* Records shown *

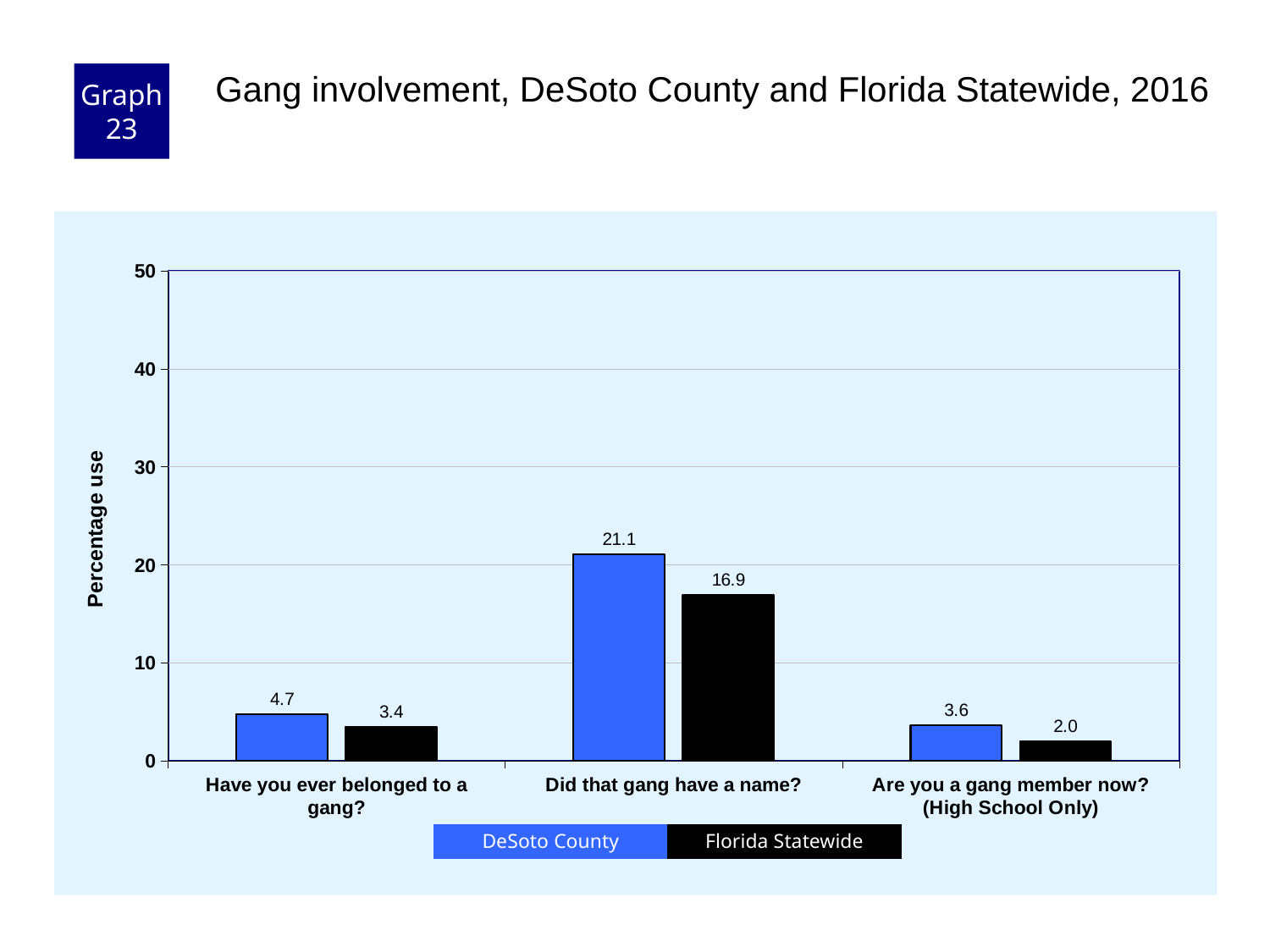
What is the Florida Statewide value for "Are you a gang member now? (High School Only)"? 2.0 Which question has the lowest Florida Statewide value? Are you a gang member now? (High School Only) How many question categories are shown on the x axis? 3 Is the Florida Statewide value for "Did that gang have a name?" greater or less than 20? less For "Have you ever belonged to a gang?", which is larger: DeSoto County or Florida Statewide? DeSoto County What is the Florida Statewide value for "Have you ever belonged to a gang?"? 3.4 What is the label of the y axis? Percentage use What is the DeSoto County value for "Did that gang have a name?"? 21.1 Which question has the highest DeSoto County value? Did that gang have a name? What is the difference between the DeSoto County and Florida Statewide values for "Did that gang have a name?"? 4.2 How many series does the legend list? 2 What kind of chart is shown on the slide? Bar chart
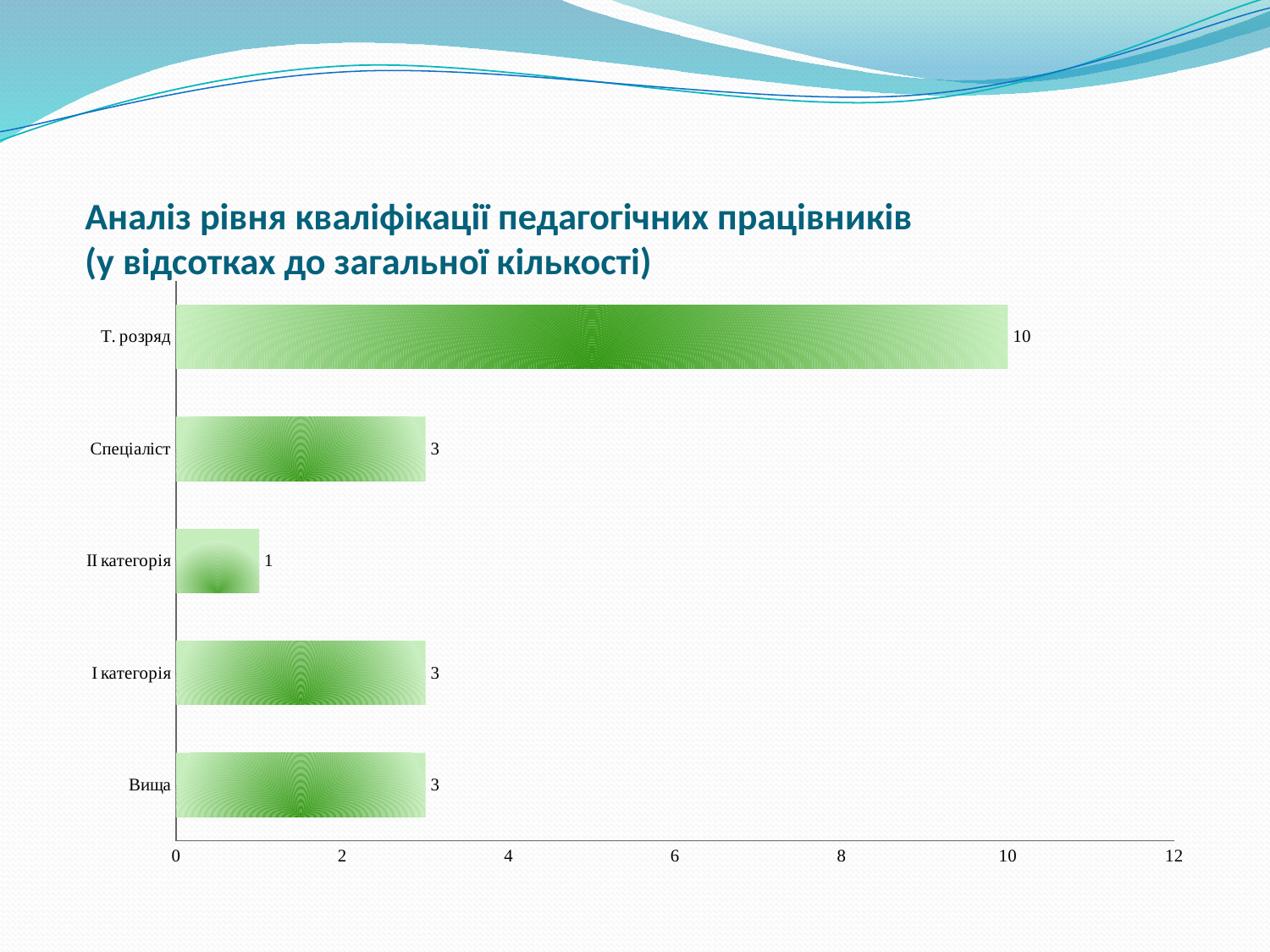
What is the value for Спеціаліст? 3 Is the value for Т. розряд greater or less than 8? greater What is the value for ІІ категорія? 1 What is the maximum value shown on the horizontal axis? 12 What is the value for Т. розряд? 10 What is the difference between the values for І категорія and ІІ категорія? 2 Which category has the lowest value? ІІ категорія What kind of chart is shown on the slide? bar chart Which category has the highest value? Т. розряд How many categories are shown in the chart? 5 Which is larger, the value for Спеціаліст or the value for ІІ категорія? Спеціаліст What is the difference between the values for Т. розряд and Вища? 7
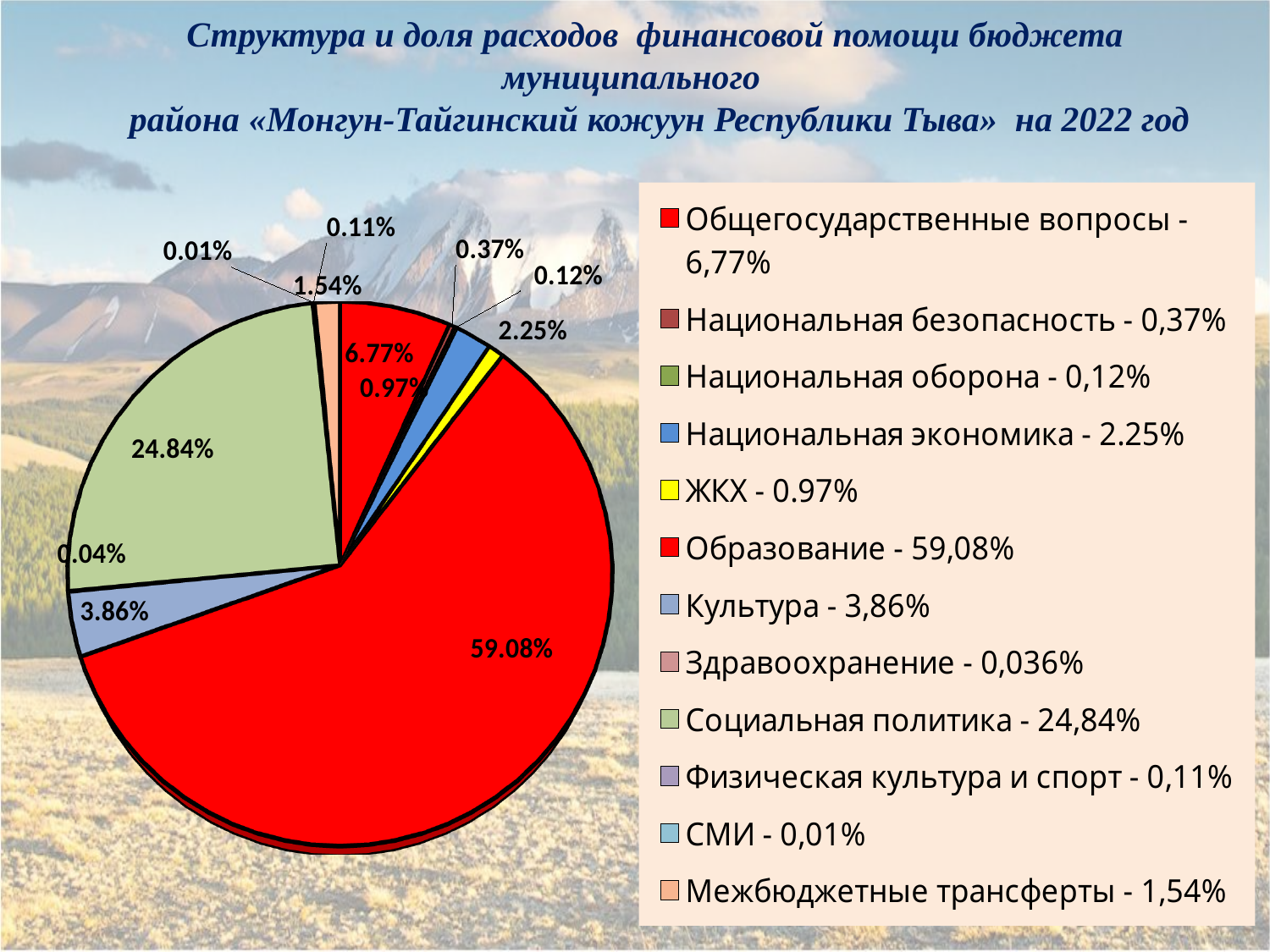
Which category has the smallest slice of the pie chart? СМИ What is the share of Социальная политика in the pie chart? 24.84% How many categories does the legend of the pie chart list? 12 What is the share of Образование in the pie chart? 59.08% What is the share of Межбюджетные трансферты in the pie chart? 1.54% What is the share of Общегосударственные вопросы in the pie chart? 6.77% What is the share of Национальная экономика in the pie chart? 2.25% Which category has the largest slice of the pie chart? Образование What is the share of Культура in the pie chart? 3.86% Which is larger in the pie chart: Социальная политика or Общегосударственные вопросы? Социальная политика What kind of chart is shown on the slide? pie chart What is the difference between the shares of Образование and Социальная политика in the pie chart? 34.24%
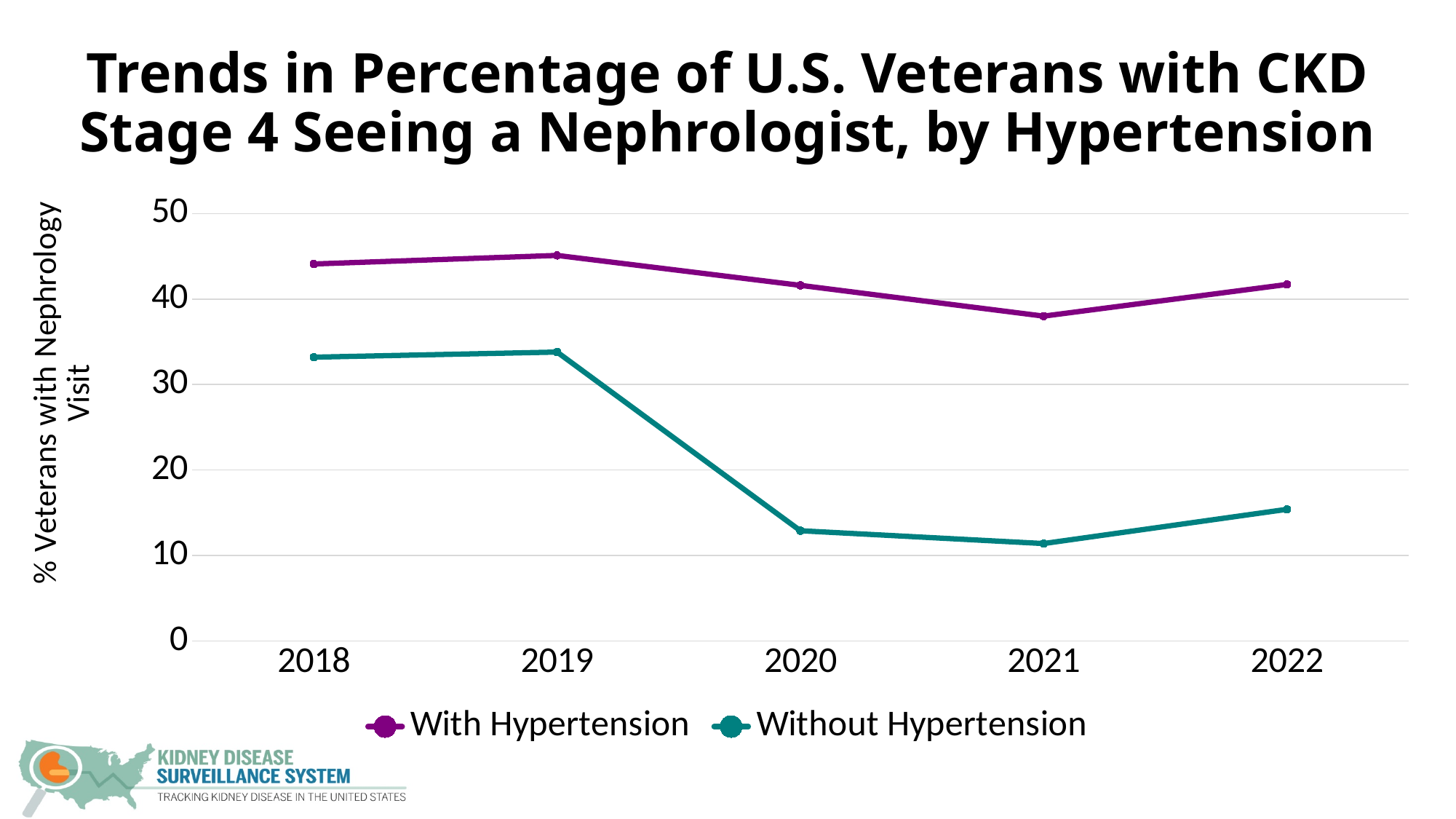
In which year is the With Hypertension series at its lowest? 2021 What is the label of the y axis? % Veterans with Nephrology Visit Is the value for Without Hypertension in 2018 greater or less than 30? greater Is the value for Without Hypertension in 2020 greater or less than 20? less How many years are plotted along the x axis? 5 In which year is the Without Hypertension series at its lowest? 2021 Does the Without Hypertension series rise or fall between 2019 and 2020? Fall Which series has the higher value in 2020, With Hypertension or Without Hypertension? With Hypertension What type of chart is shown on the slide? Line chart Is the value for With Hypertension in 2018 greater or less than 40? greater How many series does the legend list? 2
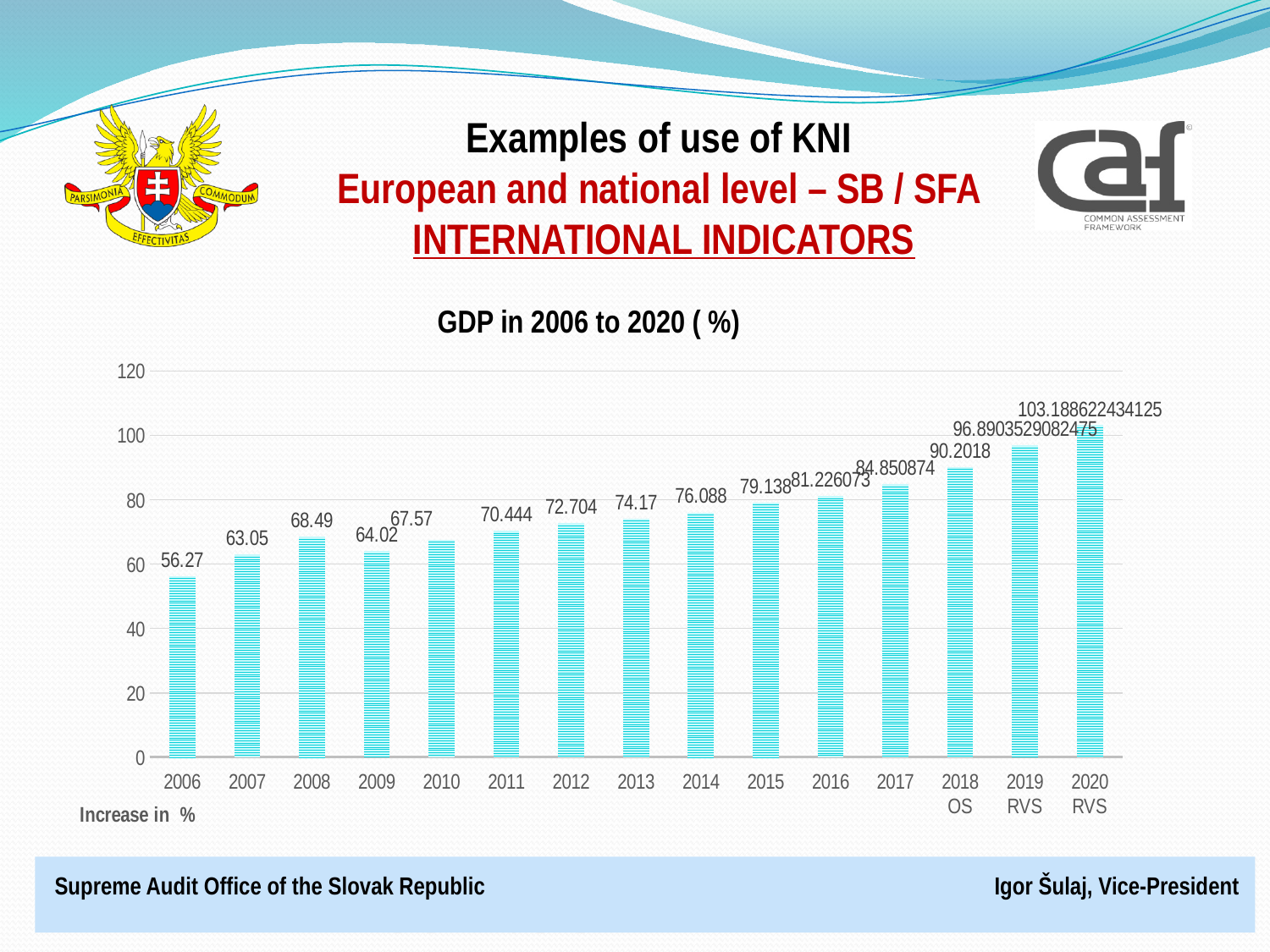
What is the value for 2013? 74.17 Is the value for 2015 greater or less than 80? less What kind of chart is this? bar chart What is the value for 2006? 56.27 Which category has the lowest value? 2006 What is the value for 2018 OS? 90.2018 What is the value for 2020 RVS? 103.188622434125 Which is larger, the value for 2008 or the value for 2009? 2008 Which category has the highest value? 2020 RVS How many categories are shown on the x axis? 15 What is the title of the chart? GDP in 2006 to 2020 ( %) What is the difference between the values for 2007 and 2006? 6.78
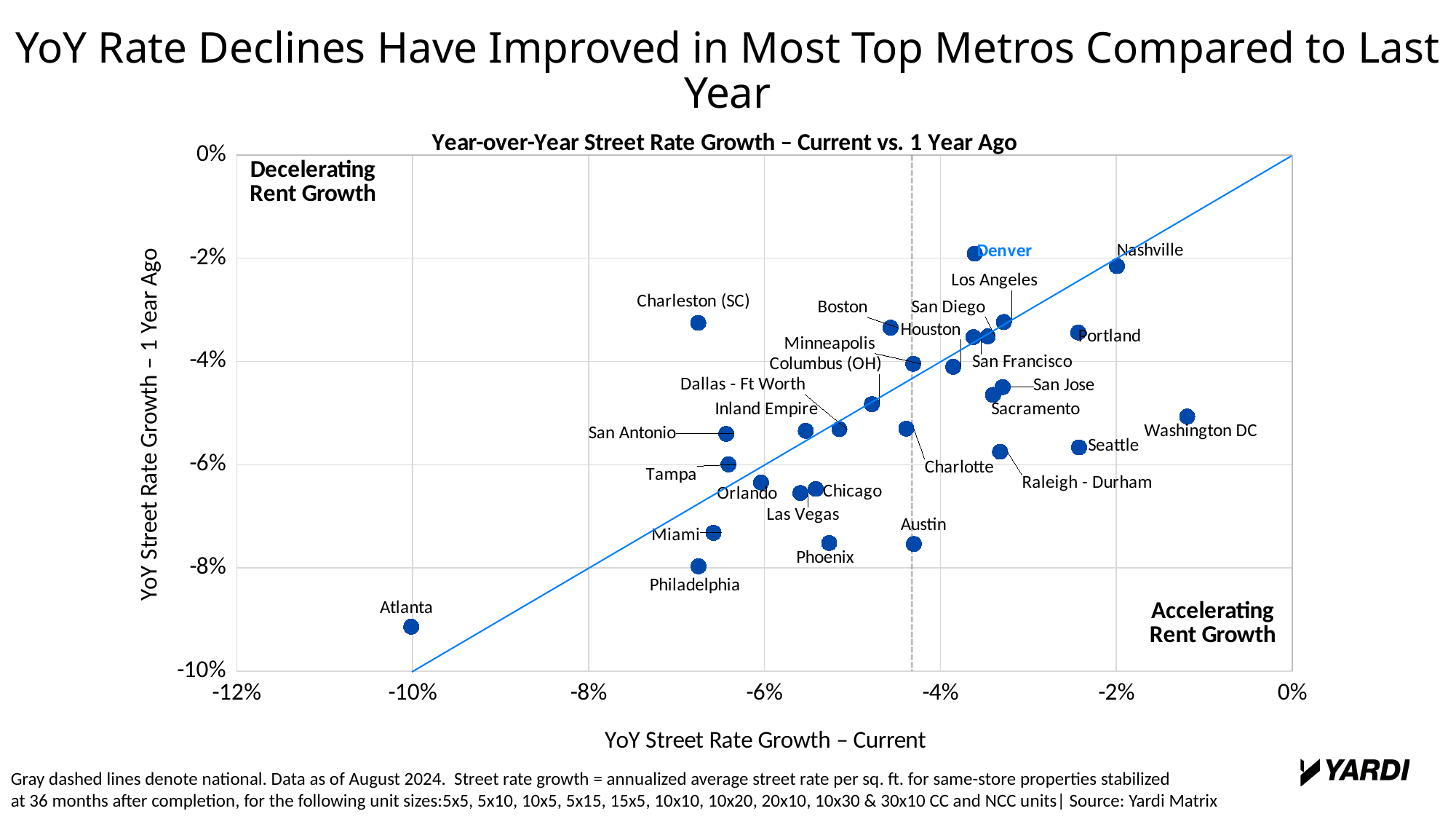
Which metro had the higher YoY street rate growth 1 year ago, Charleston (SC) or Philadelphia? Charleston (SC) Which metro has the highest current YoY street rate growth (furthest right on the x axis)? Washington DC What kind of chart is shown on the slide? Scatter chart Which metro has the lowest current YoY street rate growth (furthest left on the x axis)? Atlanta Is the current YoY street rate growth for Atlanta greater or less than -8%? less Which metro has the higher current YoY street rate growth, Atlanta or Washington DC? Washington DC What is the title of the chart? Year-over-Year Street Rate Growth – Current vs. 1 Year Ago Is the YoY street rate growth 1 year ago for Charleston (SC) greater or less than -4%? greater Which metro has the lowest YoY street rate growth 1 year ago (lowest on the y axis)? Atlanta Is the YoY street rate growth 1 year ago for Austin greater or less than -6%? less What is the label of the x axis? YoY Street Rate Growth – Current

* Instructions for the task *
Copy every row above word for word, and leave the pictures out.

* Response box *
What is the Florida Statewide value for "Are you a gang member now? (High School Only)"? 2.0 Which question has the lowest Florida Statewide value? Are you a gang member now? (High School Only) How many question categories are shown on the x axis? 3 Is the Florida Statewide value for "Did that gang have a name?" greater or less than 20? less For "Have you ever belonged to a gang?", which is larger: DeSoto County or Florida Statewide? DeSoto County What is the Florida Statewide value for "Have you ever belonged to a gang?"? 3.4 What is the label of the y axis? Percentage use What is the DeSoto County value for "Did that gang have a name?"? 21.1 Which question has the highest DeSoto County value? Did that gang have a name? What is the difference between the DeSoto County and Florida Statewide values for "Did that gang have a name?"? 4.2 How many series does the legend list? 2 What kind of chart is shown on the slide? Bar chart
What is the value for Спеціаліст? 3 Is the value for Т. розряд greater or less than 8? greater What is the value for ІІ категорія? 1 What is the maximum value shown on the horizontal axis? 12 What is the value for Т. розряд? 10 What is the difference between the values for І категорія and ІІ категорія? 2 Which category has the lowest value? ІІ категорія What kind of chart is shown on the slide? bar chart Which category has the highest value? Т. розряд How many categories are shown in the chart? 5 Which is larger, the value for Спеціаліст or the value for ІІ категорія? Спеціаліст What is the difference between the values for Т. розряд and Вища? 7
Which category has the smallest slice of the pie chart? СМИ What is the share of Социальная политика in the pie chart? 24.84% How many categories does the legend of the pie chart list? 12 What is the share of Образование in the pie chart? 59.08% What is the share of Межбюджетные трансферты in the pie chart? 1.54% What is the share of Общегосударственные вопросы in the pie chart? 6.77% What is the share of Национальная экономика in the pie chart? 2.25% Which category has the largest slice of the pie chart? Образование What is the share of Культура in the pie chart? 3.86% Which is larger in the pie chart: Социальная политика or Общегосударственные вопросы? Социальная политика What kind of chart is shown on the slide? pie chart What is the difference between the shares of Образование and Социальная политика in the pie chart? 34.24%
In which year is the With Hypertension series at its lowest? 2021 What is the label of the y axis? % Veterans with Nephrology Visit Is the value for Without Hypertension in 2018 greater or less than 30? greater Is the value for Without Hypertension in 2020 greater or less than 20? less How many years are plotted along the x axis? 5 In which year is the Without Hypertension series at its lowest? 2021 Does the Without Hypertension series rise or fall between 2019 and 2020? Fall Which series has the higher value in 2020, With Hypertension or Without Hypertension? With Hypertension What type of chart is shown on the slide? Line chart Is the value for With Hypertension in 2018 greater or less than 40? greater How many series does the legend list? 2
What is the value for 2013? 74.17 Is the value for 2015 greater or less than 80? less What kind of chart is this? bar chart What is the value for 2006? 56.27 Which category has the lowest value? 2006 What is the value for 2018 OS? 90.2018 What is the value for 2020 RVS? 103.188622434125 Which is larger, the value for 2008 or the value for 2009? 2008 Which category has the highest value? 2020 RVS How many categories are shown on the x axis? 15 What is the title of the chart? GDP in 2006 to 2020 ( %) What is the difference between the values for 2007 and 2006? 6.78
Which metro had the higher YoY street rate growth 1 year ago, Charleston (SC) or Philadelphia? Charleston (SC) Which metro has the highest current YoY street rate growth (furthest right on the x axis)? Washington DC What kind of chart is shown on the slide? Scatter chart Which metro has the lowest current YoY street rate growth (furthest left on the x axis)? Atlanta Is the current YoY street rate growth for Atlanta greater or less than -8%? less Which metro has the higher current YoY street rate growth, Atlanta or Washington DC? Washington DC What is the title of the chart? Year-over-Year Street Rate Growth – Current vs. 1 Year Ago Is the YoY street rate growth 1 year ago for Charleston (SC) greater or less than -4%? greater Which metro has the lowest YoY street rate growth 1 year ago (lowest on the y axis)? Atlanta Is the YoY street rate growth 1 year ago for Austin greater or less than -6%? less What is the label of the x axis? YoY Street Rate Growth – Current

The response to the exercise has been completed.